TEXT PROVIDED:

On Sat, 3 Jun 2023 15:11:29 +0800 Ding Hui wrote: > Yes. > > I checked the others ioctl (e.g. ethtool_get_eeprom(), ethtool_get_features()), > and searched the git log of ethtool utility, so I think that is an implicit > rule and the check is missed in kernel where the patch involves. > > Without this rule, we cannot guarantee the safety of copy to user. > > Should we keep to be compatible with that incorrect userspace usage? If such incorrect user space exists we do, if it doesn't we don't. Problem is that we don't know what exists out there. Maybe we can add a pr_err_once() complaining about bad usage for now and see if anyone reports back that they are hitting it?

YOUR TASKS:
[1] Answer these questions about the mailing list excerpt:
(a) Which two functions does Ding Hui give as examples of the other ioctls checked?
(b) According to Ding Hui, what cannot be guaranteed without this rule?
(c) What does the reply suggest adding for now?
[2] Print the passage of the mailing list excerpt that starts at the words "On Sat, 3 Jun" and stops after the words "are hitting it?".

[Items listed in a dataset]
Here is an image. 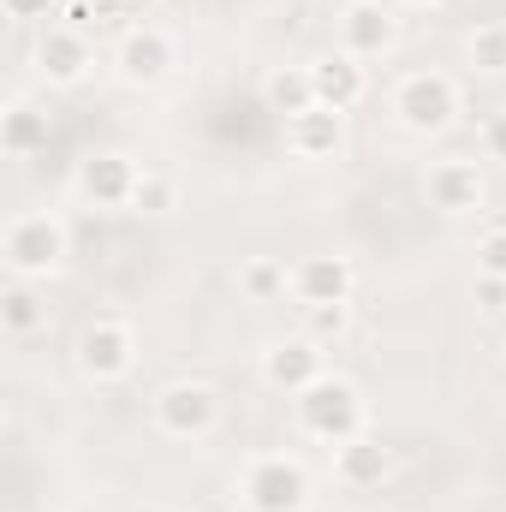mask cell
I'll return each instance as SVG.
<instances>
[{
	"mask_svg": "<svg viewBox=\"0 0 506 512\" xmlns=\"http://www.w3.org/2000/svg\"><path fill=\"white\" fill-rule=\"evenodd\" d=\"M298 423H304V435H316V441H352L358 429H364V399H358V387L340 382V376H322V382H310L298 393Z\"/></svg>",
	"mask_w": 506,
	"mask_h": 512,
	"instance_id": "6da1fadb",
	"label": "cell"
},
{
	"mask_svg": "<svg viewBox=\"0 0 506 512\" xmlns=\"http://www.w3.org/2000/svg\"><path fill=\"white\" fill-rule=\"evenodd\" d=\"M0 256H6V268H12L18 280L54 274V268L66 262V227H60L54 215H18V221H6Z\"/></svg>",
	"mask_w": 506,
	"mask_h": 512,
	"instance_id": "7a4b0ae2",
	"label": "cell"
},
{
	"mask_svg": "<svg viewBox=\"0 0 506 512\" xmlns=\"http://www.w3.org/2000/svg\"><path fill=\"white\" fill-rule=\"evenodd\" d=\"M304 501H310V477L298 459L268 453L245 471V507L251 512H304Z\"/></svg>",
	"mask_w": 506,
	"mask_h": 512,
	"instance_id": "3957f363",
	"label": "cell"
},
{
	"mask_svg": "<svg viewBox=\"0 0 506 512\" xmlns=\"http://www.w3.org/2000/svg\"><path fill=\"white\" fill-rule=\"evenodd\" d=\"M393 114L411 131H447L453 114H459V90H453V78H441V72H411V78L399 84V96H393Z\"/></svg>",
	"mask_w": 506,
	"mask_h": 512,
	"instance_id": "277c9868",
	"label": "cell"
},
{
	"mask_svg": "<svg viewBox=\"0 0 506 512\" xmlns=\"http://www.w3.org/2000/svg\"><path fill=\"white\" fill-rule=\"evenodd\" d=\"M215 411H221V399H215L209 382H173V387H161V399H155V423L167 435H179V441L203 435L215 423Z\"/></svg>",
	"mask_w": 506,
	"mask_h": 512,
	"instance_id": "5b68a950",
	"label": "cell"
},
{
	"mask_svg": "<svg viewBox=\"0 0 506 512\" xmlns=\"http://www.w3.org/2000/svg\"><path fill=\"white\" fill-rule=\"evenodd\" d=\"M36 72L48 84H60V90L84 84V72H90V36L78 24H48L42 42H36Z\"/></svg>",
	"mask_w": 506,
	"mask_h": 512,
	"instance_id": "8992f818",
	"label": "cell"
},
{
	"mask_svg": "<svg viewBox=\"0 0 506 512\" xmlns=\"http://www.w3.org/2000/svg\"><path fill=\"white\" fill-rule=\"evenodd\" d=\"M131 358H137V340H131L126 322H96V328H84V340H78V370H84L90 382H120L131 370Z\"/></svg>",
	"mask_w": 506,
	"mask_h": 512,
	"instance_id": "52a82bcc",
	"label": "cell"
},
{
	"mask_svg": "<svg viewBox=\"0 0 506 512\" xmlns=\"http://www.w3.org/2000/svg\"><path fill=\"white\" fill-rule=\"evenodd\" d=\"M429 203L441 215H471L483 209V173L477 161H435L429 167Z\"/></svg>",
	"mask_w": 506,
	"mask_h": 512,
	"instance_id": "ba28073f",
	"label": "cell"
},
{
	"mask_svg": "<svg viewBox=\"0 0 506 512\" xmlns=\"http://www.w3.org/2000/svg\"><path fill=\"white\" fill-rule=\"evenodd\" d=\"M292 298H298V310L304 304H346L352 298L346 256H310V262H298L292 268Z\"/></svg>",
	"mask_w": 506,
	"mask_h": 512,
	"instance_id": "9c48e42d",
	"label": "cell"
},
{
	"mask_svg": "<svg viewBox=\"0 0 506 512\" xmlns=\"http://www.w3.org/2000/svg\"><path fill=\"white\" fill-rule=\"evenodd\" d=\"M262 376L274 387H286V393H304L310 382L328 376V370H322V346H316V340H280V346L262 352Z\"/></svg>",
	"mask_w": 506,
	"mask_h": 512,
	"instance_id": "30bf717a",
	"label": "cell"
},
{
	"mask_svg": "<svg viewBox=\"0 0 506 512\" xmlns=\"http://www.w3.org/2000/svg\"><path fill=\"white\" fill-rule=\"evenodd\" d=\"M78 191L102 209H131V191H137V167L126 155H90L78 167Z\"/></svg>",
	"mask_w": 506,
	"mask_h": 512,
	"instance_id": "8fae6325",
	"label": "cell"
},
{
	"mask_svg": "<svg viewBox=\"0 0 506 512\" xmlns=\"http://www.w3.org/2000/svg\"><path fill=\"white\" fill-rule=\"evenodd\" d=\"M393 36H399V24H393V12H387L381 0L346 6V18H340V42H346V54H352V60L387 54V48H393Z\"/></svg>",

IN RESPONSE:
[1]
(a) ethtool_get_eeprom() and ethtool_get_features()
(b) The safety of copy to user.
(c) A pr_err_once() complaining about bad usage.

[2]
On Sat, 3 Jun 2023 15:11:29 +0800 Ding Hui wrote: > Yes. > > I checked the others ioctl (e.g. ethtool_get_eeprom(), ethtool_get_features()), > and searched the git log of ethtool utility, so I think that is an implicit > rule and the check is missed in kernel where the patch involves. > > Without this rule, we cannot guarantee the safety of copy to user. > > Should we keep to be compatible with that incorrect userspace usage? If such incorrect user space exists we do, if it doesn't we don't. Problem is that we don't know what exists out there. Maybe we can add a pr_err_once() complaining about bad usage for now and see if anyone reports back that they are hitting it?